La1ere.fr a lu "Paroles de liberté".
Si la ministre originaire de Guyane a choisi de prendre la plume, c'est avant tout pour dénoncer le racisme dont elle a été victime ces derniers mois, notamment depuis la loi sur le mariage pour tous, qu'elle a défendu devant l'Assemblée nationale.
"C'est pour qui la banane ? c'est pour la guenon"
Les insultes racistes proférés par une jeune manifestante à Angers n'ont pas laissé Christiane Taubira indifférente. Cette affaire occupe même les premières lignes de son livre. "Pauvre petite fille", répond Christiane Taubira, "Que sera-t-elle préparée à connaître du monde (...) ?"La ministre de la justice a-t-elle été blessée par ces insultes ? Même si elle affirme dans un premier temps que toutes ces injures, ces mots blessants "s'échouèrent dans la mer morte" , elle explique, ensuite, page 47 :
La parole raciste "frappe au mitan du coeur, elle incise l'esprit, entame la confiance, consume l'estime de soi. Elle percute celle ou celui qui la reçoit en plein plexus, l'étourdit, le fait chanceler, un temps, ou longtemps, avant qu'il sache s'il tient encore debout ou s'il s'ébranle dans un lent effondrement. Cette blessure est à chaque fois personnelle et nouvelle".
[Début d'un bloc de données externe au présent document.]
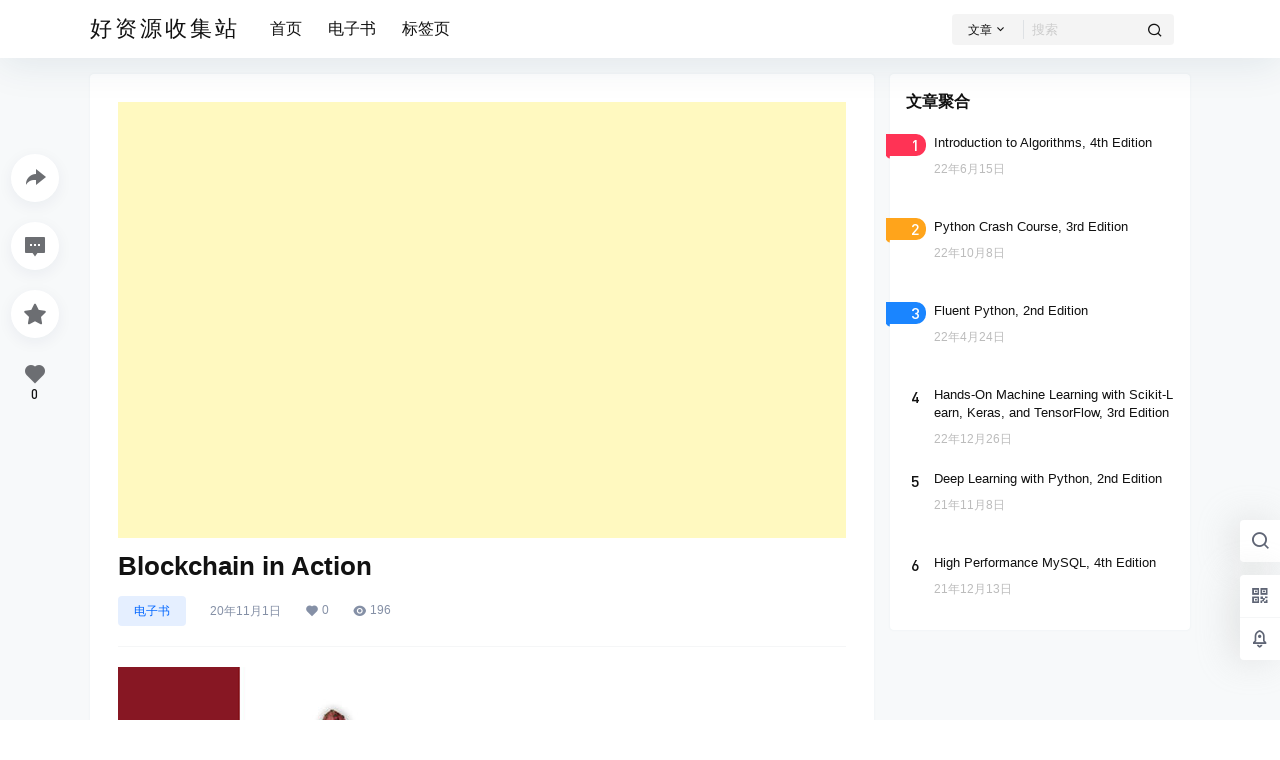

--- FILE ---
content_type: text/html; charset=utf-8
request_url: https://www.google.com/recaptcha/api2/aframe
body_size: 267
content:
<!DOCTYPE HTML><html><head><meta http-equiv="content-type" content="text/html; charset=UTF-8"></head><body><script nonce="EFt973vpXLgtY3KmROoiwQ">/** Anti-fraud and anti-abuse applications only. See google.com/recaptcha */ try{var clients={'sodar':'https://pagead2.googlesyndication.com/pagead/sodar?'};window.addEventListener("message",function(a){try{if(a.source===window.parent){var b=JSON.parse(a.data);var c=clients[b['id']];if(c){var d=document.createElement('img');d.src=c+b['params']+'&rc='+(localStorage.getItem("rc::a")?sessionStorage.getItem("rc::b"):"");window.document.body.appendChild(d);sessionStorage.setItem("rc::e",parseInt(sessionStorage.getItem("rc::e")||0)+1);localStorage.setItem("rc::h",'1768511921005');}}}catch(b){}});window.parent.postMessage("_grecaptcha_ready", "*");}catch(b){}</script></body></html>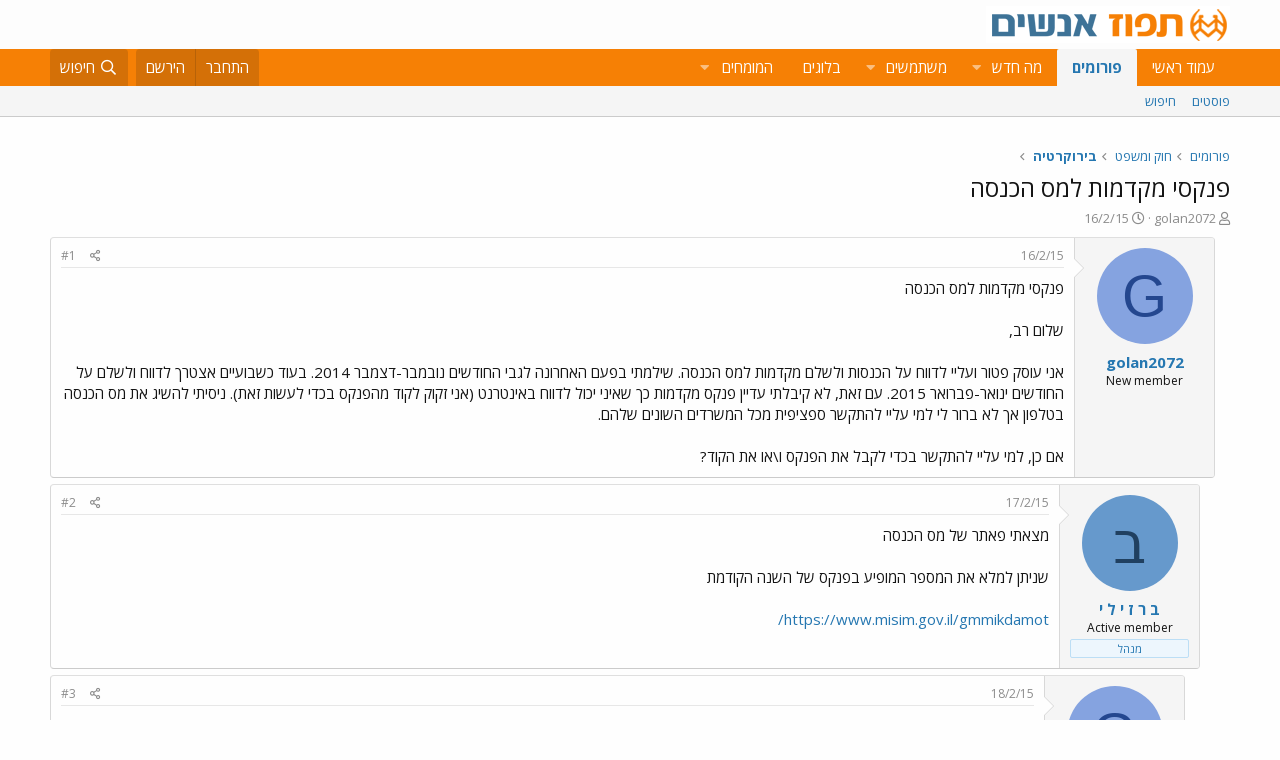

--- FILE ---
content_type: text/html; charset=utf-8
request_url: https://www.google.com/recaptcha/api2/aframe
body_size: 182
content:
<!DOCTYPE HTML><html><head><meta http-equiv="content-type" content="text/html; charset=UTF-8"></head><body><script nonce="cNrsZ5NNxVYNDJ4g2j2-Lg">/** Anti-fraud and anti-abuse applications only. See google.com/recaptcha */ try{var clients={'sodar':'https://pagead2.googlesyndication.com/pagead/sodar?'};window.addEventListener("message",function(a){try{if(a.source===window.parent){var b=JSON.parse(a.data);var c=clients[b['id']];if(c){var d=document.createElement('img');d.src=c+b['params']+'&rc='+(localStorage.getItem("rc::a")?sessionStorage.getItem("rc::b"):"");window.document.body.appendChild(d);sessionStorage.setItem("rc::e",parseInt(sessionStorage.getItem("rc::e")||0)+1);localStorage.setItem("rc::h",'1769624129249');}}}catch(b){}});window.parent.postMessage("_grecaptcha_ready", "*");}catch(b){}</script></body></html>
Le racisme, depuis l'enfance
Dans les premiers chapitres de son livre, Christiane Taubira décrit le racisme qu'elle a du subir. La "coiffure de négresse" assénée par une religieuse acariâtre, lorsqu'elle avait 7 ans, à Cayenne ; Les regards appuyés et la condescendance pour "les colorés" dans les amphithéâtres des universités parisiennes ; la difficulté à trouver un logement ou des boulots d'étudiants, dans ces années de jeunesse à Paris ; les "sale négresse" entendus plusieurs fois dans le métro...Le racisme, en politique
Plus tard, devenue femme politique, elle dit avoir été renvoyée à sa couleur de peau à plusieurs reprises, notamment lors de la campagne présidentielle de 2002, où elle était la candidate du Parti Radical de Gauche :"Je fus ramenée à ma peau en 2002 (...) le club médiatique (...) se limitait à relayer les propos qui correspondaient à ses propres cases, sa grille de lecture : candidate des minorités; candidate de l'Outre-mer ; candidate des Sans-voix. Femme noire".
Le FN, la une de Minute, Dieudonné
Sur toutes les attaques récentes (photo-montages de singes sur les pages Facebook d'une candidate FN, le "guenon" lancé à Angers, la Une du journal d'extrême droite Minute, la polémique Dieudonné), la ministre le réaffirme, il ne faut rien laisser passer :Aucune résurgence des démences meurtrières du racisme et de l'antisémitisme ne doit être, aujourd'hui, prise à la légère. Qu'elle provienne de la candidate d'un parti dont l'identité demeure imprégnée de sa trajectoire historique bornée par ses prises de position et déclarations, qu'elle provienne d'une enfant qui n'a rien inventée de ce qu'elle crache sous l'oeil ravi des adultes, qu'elle vienne d'un journal-torchon ou d'un sinistre pitre antisémite, aucune de ces démences ne doit être négligée".
Le racisme dans la société
Si Christiane Taubira estime qu'il ne faut rien céder face à la parole raciste, c'est parce que les injures dont elle a été victimes sont celles "que subissent au quotidien des millions de jeunes Français. Eluder ou rire (...) reviendrait à admettre l'exclusion de millions de citoyens de la communauté nationale (...) ce serait consentir à ce que des centaines de milliers de petites filles se fassent traiter de guenon dans les cours de récréation."
Interview de Christiane Taubira
Ce mercredi matin, la ministre de la justice était invitée de France Inter, à 8h20. Elle répondait aux questions de Patrick Cohen. regardez l'interview :
"Paroles de Liberté"
Ed. Flammarion
138 pages, 12 euros
Sarkozy, pas raciste, mais...
Revenant sur deux discours très polémiques de Nicolas Sarkozy, celui de Dakar en 2007 ("l'Homme noir n'est pas entré dans l'Histoire") puis de Grenoble en 2010 (discours sécuritaire qui fustigeait les Roms), Christiane Taubira porte un jugement nuancé sur l'ancien président de la République :"Le paradoxe est que je suis persuadé que ce président d'alors n'est pas raciste. Rien dans ses propos personnels ni dans son attitude n'autorise à le penser. Pourtant il va produire ou au moins émettre une parole publique qui valide le rejet, l'exclusion, sur les mêmes mécanismes que le racisme".